5
votes

Is there any way to tell if a function in F# is tail-recursive?

I've tried to explain it, but some people seem to struggle and ask if there's a way to confirm what they've done is tail recursive. Is there anything easy you can do (other than trying to make it overflow the stack) to confirm tail responsiveness (or not) (preferably in the IDE)?

(I tried Reflector, but it just crashes on me when I open F# projects!)

1
You could try other decompilers there are pretty many nowadays.CodesInChaos
I tried the JetBrains one, and it also crashed (after installing a bunch of crap on my machine, like a Control Panel!)Danny Tuppeny
I guess my question would be "why"? If someone is seeing a stack overflow in their code then they would want to make sure they've got TCO but that should be fairly obvious. Otherwise, it sounds like a bit of premature optimization.Onorio Catenacci
I'm just asking as an aid to teaching it; people that are new to things often want to check they're doing it right; it's not about optimising a specific case, but understanding how to do it if the need arises :-)Danny Tuppeny

1 Answers

5
votes

From here (with several examples in the article):

How can I verify that tail calls are being used?

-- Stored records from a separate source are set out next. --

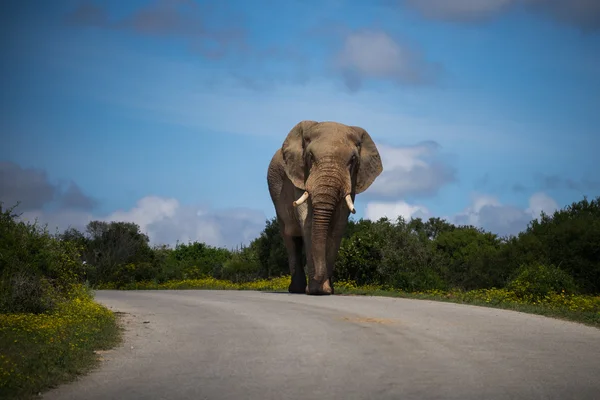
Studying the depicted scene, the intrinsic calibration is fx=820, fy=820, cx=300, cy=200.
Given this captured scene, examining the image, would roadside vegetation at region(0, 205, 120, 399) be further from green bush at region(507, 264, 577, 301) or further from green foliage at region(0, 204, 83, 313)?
green bush at region(507, 264, 577, 301)

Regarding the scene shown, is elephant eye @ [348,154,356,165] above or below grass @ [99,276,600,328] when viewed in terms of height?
above

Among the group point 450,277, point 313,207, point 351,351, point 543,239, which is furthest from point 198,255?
point 351,351

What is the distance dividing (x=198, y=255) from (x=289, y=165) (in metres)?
37.1

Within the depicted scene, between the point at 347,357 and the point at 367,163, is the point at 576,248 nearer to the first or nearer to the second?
the point at 367,163

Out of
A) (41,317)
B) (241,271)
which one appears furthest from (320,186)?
(241,271)

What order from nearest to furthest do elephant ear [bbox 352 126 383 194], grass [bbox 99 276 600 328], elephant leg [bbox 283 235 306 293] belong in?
grass [bbox 99 276 600 328] < elephant ear [bbox 352 126 383 194] < elephant leg [bbox 283 235 306 293]

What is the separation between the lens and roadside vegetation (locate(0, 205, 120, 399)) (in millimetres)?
9278

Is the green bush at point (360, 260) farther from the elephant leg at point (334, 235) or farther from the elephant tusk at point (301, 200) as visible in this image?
the elephant tusk at point (301, 200)

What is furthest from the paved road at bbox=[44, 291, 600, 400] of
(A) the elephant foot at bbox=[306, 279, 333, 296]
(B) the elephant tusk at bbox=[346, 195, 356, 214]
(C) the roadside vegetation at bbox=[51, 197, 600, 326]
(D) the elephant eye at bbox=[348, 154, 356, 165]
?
(D) the elephant eye at bbox=[348, 154, 356, 165]

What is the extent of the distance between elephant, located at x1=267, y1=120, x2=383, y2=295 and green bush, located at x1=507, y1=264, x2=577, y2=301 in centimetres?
483

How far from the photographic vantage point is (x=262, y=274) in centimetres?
4309

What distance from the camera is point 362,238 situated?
30734mm

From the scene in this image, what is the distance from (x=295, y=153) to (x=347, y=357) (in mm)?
14403

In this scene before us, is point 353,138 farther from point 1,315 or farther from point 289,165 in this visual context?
point 1,315
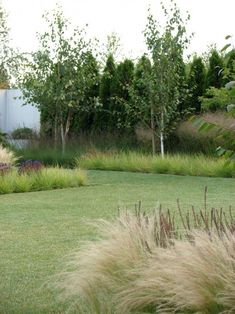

The easiest way is to ensure that tail calls are being used is to understand and apply the rules from the previous section. While the F# compiler itself doesn’t currently provide any way to verify that tail calls have been used at a particular call site, you can be sure by looking at the compiled version of the code using the MSIL Dissasembler (ildasm.exe). We’ll see several examples below.